Latest U.S. Supreme Court Decision on Personal Jurisdiction is a New Jersey Case

J. McIntyre Machinery, Ltd. v. Nicastro, 131 U.S. 2780 (2011).  Lawyers and judges sometimes refer to new cases that grow out of an older, seminal case as the “progeny” of that earlier decision.  Well, welcome a new arrival among the progeny of International Shoe Co. v. Washington, 326 U.S. 310 (1945), the leading case on personal jurisdiction.  J. McIntyre was an appeal from a 5-2 ruling of the Supreme Court of New Jersey, which had found that there was personal jurisdiction over a British company.

The Supreme Court of the United States reversed that decision.  Justice Kennedy wrote a plurality opinion in which the Chief Justice and Justices Scalia and Thomas joined.  The plurality announced a new rule that limited the “stream of commerce” doctrine that had split the Court in Asahi Metal Industry Co. v. Superior Court of California, 480 U.S. 102 (1987), and on which the Supreme Court of New Jersey had relied.  Justices Breyer and Alito, an unusual pairing, agreed that New Jersey lacked personal jurisdiction, but on different grounds.  Justice Ginsburg, writing for herself and Justices Sotomayor and Kagan, dissented.

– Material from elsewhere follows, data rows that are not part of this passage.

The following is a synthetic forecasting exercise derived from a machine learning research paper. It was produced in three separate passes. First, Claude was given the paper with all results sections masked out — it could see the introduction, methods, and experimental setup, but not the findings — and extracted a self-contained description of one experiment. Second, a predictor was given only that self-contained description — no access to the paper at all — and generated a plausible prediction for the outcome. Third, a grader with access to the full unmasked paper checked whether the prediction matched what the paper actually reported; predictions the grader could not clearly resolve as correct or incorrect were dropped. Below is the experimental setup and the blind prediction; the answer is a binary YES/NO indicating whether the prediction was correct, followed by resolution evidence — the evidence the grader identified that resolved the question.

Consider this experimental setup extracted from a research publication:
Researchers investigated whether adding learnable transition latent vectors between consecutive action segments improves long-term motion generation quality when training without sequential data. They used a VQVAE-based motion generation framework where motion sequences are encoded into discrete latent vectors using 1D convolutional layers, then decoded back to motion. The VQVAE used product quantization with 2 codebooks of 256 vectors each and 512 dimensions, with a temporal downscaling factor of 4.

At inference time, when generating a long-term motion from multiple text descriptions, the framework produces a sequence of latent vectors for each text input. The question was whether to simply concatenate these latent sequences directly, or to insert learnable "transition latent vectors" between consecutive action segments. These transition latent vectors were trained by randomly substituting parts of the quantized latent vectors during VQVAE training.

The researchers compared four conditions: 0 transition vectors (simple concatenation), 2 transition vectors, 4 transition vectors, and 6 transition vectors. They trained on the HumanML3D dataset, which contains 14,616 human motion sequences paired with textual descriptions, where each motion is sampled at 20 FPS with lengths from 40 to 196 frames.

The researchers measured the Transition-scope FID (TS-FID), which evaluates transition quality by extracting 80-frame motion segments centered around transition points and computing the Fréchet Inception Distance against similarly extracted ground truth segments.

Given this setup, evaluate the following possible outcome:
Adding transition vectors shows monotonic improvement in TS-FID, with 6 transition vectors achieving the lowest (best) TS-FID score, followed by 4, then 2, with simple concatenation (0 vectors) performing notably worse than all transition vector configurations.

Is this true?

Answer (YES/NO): NO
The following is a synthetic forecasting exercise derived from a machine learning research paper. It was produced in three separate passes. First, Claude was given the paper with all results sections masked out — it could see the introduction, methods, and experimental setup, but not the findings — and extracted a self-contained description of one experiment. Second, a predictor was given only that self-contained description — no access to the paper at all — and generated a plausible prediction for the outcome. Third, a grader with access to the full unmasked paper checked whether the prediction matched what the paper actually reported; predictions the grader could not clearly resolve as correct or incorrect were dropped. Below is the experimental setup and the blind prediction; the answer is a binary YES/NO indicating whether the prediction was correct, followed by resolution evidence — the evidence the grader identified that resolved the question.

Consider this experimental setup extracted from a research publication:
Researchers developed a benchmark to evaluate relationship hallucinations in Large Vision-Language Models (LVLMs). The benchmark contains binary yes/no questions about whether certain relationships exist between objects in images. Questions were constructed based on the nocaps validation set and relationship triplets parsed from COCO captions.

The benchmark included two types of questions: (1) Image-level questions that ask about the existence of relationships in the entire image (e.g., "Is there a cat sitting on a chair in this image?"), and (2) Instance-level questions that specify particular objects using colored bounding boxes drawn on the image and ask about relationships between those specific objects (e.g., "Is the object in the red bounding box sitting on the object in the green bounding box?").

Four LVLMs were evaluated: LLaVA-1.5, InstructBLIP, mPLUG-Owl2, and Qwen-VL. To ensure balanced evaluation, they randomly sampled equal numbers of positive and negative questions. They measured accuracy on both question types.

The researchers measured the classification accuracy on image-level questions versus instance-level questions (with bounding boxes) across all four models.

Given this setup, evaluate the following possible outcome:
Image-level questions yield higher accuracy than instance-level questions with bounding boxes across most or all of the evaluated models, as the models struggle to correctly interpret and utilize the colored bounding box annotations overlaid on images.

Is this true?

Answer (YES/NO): YES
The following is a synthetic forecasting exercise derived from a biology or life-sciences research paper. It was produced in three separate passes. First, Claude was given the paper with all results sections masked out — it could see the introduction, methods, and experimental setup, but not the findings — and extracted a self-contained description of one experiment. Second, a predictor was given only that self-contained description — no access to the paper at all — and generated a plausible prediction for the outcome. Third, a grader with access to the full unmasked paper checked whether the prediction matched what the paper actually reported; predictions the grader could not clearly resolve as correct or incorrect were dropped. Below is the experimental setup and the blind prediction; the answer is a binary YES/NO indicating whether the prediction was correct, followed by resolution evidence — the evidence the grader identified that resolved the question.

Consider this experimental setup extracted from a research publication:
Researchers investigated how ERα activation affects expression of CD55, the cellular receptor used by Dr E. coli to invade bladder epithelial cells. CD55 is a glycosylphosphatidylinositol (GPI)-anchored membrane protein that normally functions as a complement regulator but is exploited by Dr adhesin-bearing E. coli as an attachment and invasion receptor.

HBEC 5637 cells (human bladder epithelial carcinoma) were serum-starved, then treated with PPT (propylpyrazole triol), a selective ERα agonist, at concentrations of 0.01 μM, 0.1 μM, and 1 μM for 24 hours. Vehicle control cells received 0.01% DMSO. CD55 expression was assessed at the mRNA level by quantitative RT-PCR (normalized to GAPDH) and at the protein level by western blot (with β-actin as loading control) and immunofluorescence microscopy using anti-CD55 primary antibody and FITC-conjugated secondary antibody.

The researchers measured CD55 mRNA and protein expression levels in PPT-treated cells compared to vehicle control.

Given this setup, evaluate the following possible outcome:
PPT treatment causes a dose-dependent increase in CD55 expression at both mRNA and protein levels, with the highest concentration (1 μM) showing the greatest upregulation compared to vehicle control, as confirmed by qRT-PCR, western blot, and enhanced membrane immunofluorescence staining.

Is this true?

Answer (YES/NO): NO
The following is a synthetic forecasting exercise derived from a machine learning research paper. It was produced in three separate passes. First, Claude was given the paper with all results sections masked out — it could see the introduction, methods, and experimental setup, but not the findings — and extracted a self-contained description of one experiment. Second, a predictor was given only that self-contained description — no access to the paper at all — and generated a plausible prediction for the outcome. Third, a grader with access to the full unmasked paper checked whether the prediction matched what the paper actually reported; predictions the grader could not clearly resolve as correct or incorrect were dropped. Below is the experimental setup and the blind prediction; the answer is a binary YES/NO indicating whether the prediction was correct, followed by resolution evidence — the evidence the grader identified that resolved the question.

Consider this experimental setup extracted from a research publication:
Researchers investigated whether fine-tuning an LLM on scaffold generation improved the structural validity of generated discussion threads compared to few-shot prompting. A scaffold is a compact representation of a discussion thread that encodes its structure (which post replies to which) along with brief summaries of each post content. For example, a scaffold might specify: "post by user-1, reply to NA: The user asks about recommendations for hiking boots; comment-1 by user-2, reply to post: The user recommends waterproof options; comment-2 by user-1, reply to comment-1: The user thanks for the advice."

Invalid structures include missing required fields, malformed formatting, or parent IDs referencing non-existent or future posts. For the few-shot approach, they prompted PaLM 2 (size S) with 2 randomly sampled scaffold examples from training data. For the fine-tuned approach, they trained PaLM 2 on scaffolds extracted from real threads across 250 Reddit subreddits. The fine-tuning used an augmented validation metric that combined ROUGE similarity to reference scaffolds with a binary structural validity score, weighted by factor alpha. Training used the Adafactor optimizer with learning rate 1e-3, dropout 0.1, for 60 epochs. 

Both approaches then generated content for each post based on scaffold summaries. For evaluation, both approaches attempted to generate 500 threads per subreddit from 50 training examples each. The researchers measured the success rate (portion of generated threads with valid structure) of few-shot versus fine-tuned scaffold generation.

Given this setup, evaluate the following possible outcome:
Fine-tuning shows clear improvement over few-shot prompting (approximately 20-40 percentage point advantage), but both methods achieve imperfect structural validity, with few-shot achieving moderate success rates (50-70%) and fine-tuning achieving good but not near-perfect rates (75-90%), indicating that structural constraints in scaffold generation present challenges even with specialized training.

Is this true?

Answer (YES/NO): NO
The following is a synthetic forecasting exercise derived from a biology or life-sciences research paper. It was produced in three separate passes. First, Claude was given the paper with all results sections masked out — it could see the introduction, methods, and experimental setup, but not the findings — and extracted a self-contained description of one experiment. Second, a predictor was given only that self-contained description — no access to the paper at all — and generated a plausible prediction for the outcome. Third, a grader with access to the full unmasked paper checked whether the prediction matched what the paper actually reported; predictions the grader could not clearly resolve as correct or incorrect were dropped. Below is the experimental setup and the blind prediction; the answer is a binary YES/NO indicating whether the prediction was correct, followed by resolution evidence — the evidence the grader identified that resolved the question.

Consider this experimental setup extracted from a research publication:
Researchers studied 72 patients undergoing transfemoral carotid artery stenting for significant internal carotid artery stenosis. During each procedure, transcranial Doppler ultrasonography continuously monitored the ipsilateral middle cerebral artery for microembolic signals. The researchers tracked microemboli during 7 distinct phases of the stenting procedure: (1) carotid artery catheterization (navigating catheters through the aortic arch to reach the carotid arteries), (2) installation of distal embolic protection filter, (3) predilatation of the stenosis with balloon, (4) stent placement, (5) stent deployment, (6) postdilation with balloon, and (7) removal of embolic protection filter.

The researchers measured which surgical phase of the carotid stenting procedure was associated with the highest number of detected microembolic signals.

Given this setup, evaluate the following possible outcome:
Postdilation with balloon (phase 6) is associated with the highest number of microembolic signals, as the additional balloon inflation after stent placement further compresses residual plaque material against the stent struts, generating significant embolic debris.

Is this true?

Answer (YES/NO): NO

Robert Nicastro injured himself, in Saddle Brook, New Jersey, while using a metal-shearing machine manufactured by J. McIntyre in England.  Nicastro sued J. McIntyre in New Jersey state court.  But J. McIntyre did not itself sell its machines in New Jersey, or anywhere in the United States.  Instead, an independent company acted as distributor, structuring its advertising and sales efforts in accordance with J. McIntyre’s direction and guidance whenever possible.  J. McIntyre officials came to the United States for scrap recycling industry conventions, but those conventions never took place in New Jersey, and J. McIntyre personnel never came to New Jersey.  J. McIntyre had no New Jersey office, owned no property in New Jersey, paid no taxes here, and never even advertised its products in New Jersey.  Finally, no more than four, and likely only one, of J. McIntyre’s machines ended up in New Jersey.  J. McIntyre thus argued that it had no contacts with New Jersey sufficient to justify personal jurisdiction.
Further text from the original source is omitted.